11 de maio de 2015

Quero falar com as mulheres

Você certamente teve problemas no seu relacionamento. Sufoca seu namorado/marido até o "tampão da cabeça". Não dá espaço para ele beber uma cerveja ou jogar futebol. Liga para ele no meio da manhã quando está trabalhando. Liga à tarde, enquanto ele está terminando um importante projeto. E liga novamente às 19 horas pedindo o motivo de ele ainda não ter chegado em casa, e ele diz: "Estou trancado no estacionamento do mercado".
Você certamente corre até o mercado mais próximo para ter a certeza de que ele realmente está lá, e o encontra conversando com outra mulher. Uma loira alta, com belos seios e um pouco mais de 30 anos, jovem, mas não é só uma daquelas garotinhas que você sempre odiou. Possuída pela raiva, percebe o avermelhar de seu próprio rosto, chega a perceber a primeira lágrima querendo sair dos olhos e segura-a para quando chegar em casa. Corre o mais rápido possível para poder ter tempo de arrumar as coisas e fugir para sempre.
Após arrancar todas as suas roupas do armário, separar as duas malas de sapato, pisar no controle do videogame que ele deixou atirado na sala e colocar o seu travesseiro em cima de uma das malas, quebra um porta retrato com a foto de vocês e, ao mesmo tempo, percebe a porta dos fundos batendo e ele entrando pela casa com um buquê de flores nos braços, um sorriso no rosto, um contrato de trabalho e o número de telefone de uma mulher na mão esquerda.
Você desaba e desabafa para tirar de dentro do peito todo aquele sentimento ruim, chora, esbraveja e vê ele calmamente responder.

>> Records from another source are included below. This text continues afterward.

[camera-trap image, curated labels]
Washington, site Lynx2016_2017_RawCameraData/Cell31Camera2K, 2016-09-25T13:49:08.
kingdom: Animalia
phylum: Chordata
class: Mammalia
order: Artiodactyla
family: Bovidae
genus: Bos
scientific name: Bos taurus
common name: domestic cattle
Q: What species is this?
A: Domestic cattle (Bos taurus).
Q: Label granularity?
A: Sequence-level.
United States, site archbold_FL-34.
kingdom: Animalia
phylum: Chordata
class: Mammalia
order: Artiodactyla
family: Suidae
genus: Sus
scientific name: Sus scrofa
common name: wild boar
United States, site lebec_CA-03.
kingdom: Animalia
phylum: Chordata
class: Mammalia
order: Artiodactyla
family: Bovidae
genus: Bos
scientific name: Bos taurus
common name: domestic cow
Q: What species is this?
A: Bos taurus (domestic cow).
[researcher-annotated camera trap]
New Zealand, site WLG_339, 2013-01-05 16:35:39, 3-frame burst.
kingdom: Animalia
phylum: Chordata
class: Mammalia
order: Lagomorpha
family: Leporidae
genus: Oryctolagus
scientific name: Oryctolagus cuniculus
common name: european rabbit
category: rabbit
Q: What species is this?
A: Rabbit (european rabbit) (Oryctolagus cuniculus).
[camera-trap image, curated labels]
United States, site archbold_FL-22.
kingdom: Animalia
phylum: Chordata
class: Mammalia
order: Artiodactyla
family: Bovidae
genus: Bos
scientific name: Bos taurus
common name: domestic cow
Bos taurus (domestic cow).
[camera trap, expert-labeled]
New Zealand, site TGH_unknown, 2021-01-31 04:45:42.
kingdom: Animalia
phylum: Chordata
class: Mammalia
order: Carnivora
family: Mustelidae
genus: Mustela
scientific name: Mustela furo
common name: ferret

"Saí do trabalho mais tarde pois meu chefe queria elogiar e recompensar o esforço do meu trabalho, então conversamos por mais de uma hora. Ele me ofereceu uma proposta para trabalhar em uma função mais importante, mas teríamos que mudar de cidade, por isso trouxe o contrato para casa, assim poderíamos conversar sobre o assunto. Ao sair do trabalho, fui direto à floricultura que já havia fechado há uns 15 minutos, mas consegui falar com uma das funcionárias antes que ela fosse embora e comprei o último buquê. Resolvi comprar algo no mercado também, para fazer a janta, mas estava lotado e, no estacionamento, uma mulher bateu no meu carro. Sem jeito, ela pediu desculpas e me deu seu número de telefone para que resolvêssemos isso amanhã. E mesmo depois disso, eu cheguei em casa para simplesmente dizer que estava com saudades de você o dia inteiro."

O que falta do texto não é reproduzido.